Amazingly, it took almost eight years before a local NGO managed to file the lawsuit “because the women feared political reprisals.” Unsurprisingly, there is now a different mayor in charge, and many hope that he will revoke the previous order without the need for the lawsuit to proceed. The Center for Reproductive Rights has a 50 page report, full of testimony, on the issue entitled “Imposing Misery: The Impact of Manila’s Contraception Ban on Women and Families,” which may be downloaded in PDF from their website at the above link. The report claims that the executive order violates the Republic’s 1987 constitution, stating:

The 1987 Philippine Constitution guarantees the
rights to liberty, health, equality, information and education for all citizens,
as well as the right of spouses to found a family in accordance with their
personal religious convictions. These basic principles, reinforced by
several pieces of legislation, create the foundation under national law for a
right to reproductive health, including access to contraception. [p. 9]

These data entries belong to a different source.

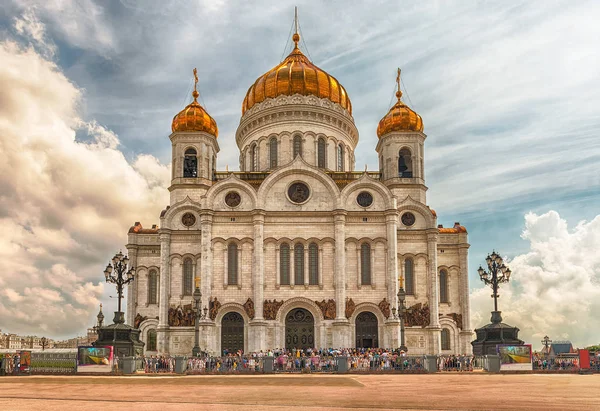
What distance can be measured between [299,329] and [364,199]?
33.2 ft

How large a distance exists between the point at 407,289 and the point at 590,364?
57.0 ft

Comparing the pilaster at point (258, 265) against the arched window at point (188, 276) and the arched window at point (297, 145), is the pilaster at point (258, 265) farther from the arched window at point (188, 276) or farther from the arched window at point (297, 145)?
the arched window at point (297, 145)

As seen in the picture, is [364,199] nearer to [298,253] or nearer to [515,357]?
[298,253]

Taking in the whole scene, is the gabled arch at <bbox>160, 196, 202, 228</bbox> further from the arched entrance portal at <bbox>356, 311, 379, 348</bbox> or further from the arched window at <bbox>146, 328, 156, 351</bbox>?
the arched entrance portal at <bbox>356, 311, 379, 348</bbox>

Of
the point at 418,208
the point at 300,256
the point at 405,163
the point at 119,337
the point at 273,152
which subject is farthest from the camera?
the point at 273,152

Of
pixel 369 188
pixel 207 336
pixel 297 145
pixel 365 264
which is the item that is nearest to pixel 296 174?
pixel 297 145

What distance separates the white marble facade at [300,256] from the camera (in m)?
43.2

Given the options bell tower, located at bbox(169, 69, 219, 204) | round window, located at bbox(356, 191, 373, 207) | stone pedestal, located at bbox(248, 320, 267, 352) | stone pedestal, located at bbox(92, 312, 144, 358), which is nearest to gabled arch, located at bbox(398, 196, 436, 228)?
round window, located at bbox(356, 191, 373, 207)

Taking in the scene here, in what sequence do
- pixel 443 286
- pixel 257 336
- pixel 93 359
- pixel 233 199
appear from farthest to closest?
pixel 443 286 → pixel 233 199 → pixel 257 336 → pixel 93 359

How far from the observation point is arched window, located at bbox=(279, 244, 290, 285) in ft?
144

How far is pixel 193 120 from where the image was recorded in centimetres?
4928

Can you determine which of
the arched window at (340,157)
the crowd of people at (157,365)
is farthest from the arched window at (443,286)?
the crowd of people at (157,365)

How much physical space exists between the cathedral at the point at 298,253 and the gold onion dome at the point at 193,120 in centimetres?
11

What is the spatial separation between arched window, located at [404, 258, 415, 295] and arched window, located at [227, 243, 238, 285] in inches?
466
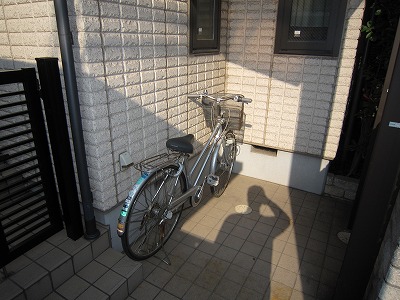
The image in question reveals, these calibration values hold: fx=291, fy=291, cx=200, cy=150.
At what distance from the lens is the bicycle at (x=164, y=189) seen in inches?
106

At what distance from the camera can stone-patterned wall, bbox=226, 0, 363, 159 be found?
398 centimetres

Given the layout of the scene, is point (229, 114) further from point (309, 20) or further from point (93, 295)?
point (93, 295)

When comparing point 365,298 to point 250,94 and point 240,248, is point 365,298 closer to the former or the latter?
point 240,248

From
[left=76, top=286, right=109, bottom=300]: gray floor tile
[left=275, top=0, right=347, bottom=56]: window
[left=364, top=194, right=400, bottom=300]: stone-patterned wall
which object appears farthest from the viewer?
[left=275, top=0, right=347, bottom=56]: window

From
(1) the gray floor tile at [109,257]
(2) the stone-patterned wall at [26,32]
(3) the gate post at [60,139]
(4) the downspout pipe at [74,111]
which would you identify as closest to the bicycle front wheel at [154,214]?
(1) the gray floor tile at [109,257]

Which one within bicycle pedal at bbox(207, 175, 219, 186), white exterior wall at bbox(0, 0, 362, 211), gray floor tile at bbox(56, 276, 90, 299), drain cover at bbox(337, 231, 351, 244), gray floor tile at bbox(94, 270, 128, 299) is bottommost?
drain cover at bbox(337, 231, 351, 244)

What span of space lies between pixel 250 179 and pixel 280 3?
8.82 feet

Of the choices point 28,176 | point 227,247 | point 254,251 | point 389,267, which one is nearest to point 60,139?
point 28,176

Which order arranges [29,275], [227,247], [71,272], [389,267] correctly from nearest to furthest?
[389,267], [29,275], [71,272], [227,247]

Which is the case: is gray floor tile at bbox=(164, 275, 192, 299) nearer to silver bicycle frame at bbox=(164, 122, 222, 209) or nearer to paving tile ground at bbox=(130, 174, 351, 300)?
paving tile ground at bbox=(130, 174, 351, 300)

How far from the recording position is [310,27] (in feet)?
12.9

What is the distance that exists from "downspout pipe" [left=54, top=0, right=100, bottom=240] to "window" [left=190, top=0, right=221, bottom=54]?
1763 mm

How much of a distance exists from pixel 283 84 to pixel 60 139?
3.17m

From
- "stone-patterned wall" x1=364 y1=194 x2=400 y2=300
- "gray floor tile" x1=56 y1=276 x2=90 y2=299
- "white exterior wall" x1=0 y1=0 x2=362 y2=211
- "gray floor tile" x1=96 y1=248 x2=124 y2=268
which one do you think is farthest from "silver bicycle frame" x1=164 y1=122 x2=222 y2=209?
"stone-patterned wall" x1=364 y1=194 x2=400 y2=300
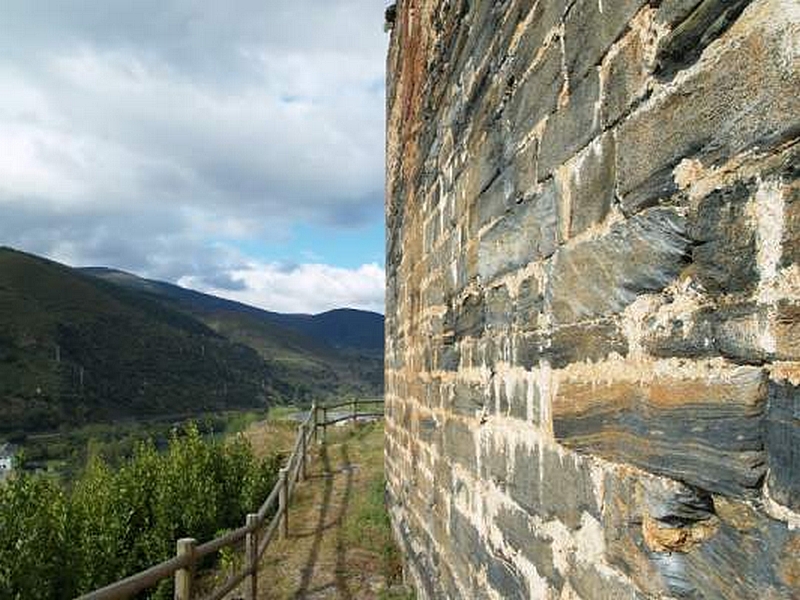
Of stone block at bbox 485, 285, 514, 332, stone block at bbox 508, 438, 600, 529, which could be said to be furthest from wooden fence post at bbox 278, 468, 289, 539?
stone block at bbox 508, 438, 600, 529

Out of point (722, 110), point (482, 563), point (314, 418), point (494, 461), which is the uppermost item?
point (722, 110)

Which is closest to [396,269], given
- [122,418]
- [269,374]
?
[122,418]

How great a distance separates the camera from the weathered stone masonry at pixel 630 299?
1.16m

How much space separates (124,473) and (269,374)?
101m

The report suggests that “The Manila City government should revoke Executive Order No. 003” as well as various further plans. [p. 11]

While many people look at issues such as these primarily in terms of individual rights and their effect on individuals and families, it is critical to consider the broader picture as well.

The Philippines today has a population of just under 90 million, a staggering number of whom live in poverty. I can attest from my own visit to the country that the cities are clogged with slums, illegal shanty-towns line the rivers and fill public parks, and the ratio of the population with no gainful employment appears to be easily several times that of anyplace else I have ever been. I have even heard that the unemployment rate in Metro Manila may be almost 50%.

Without high quality and aggressive family planning, that 90 million could nearly double in a generation- and the country’s scarce economic resources would be stretched even thinner. Could the unemployment rate rise even above 50%? Will The Philippines be plunged into a Malthusian crisis like Bangladesh or parts of Africa? Lack of birth control is hardly the only factor that has made Manila, and many other third-world regions, into dystopias, but it is one.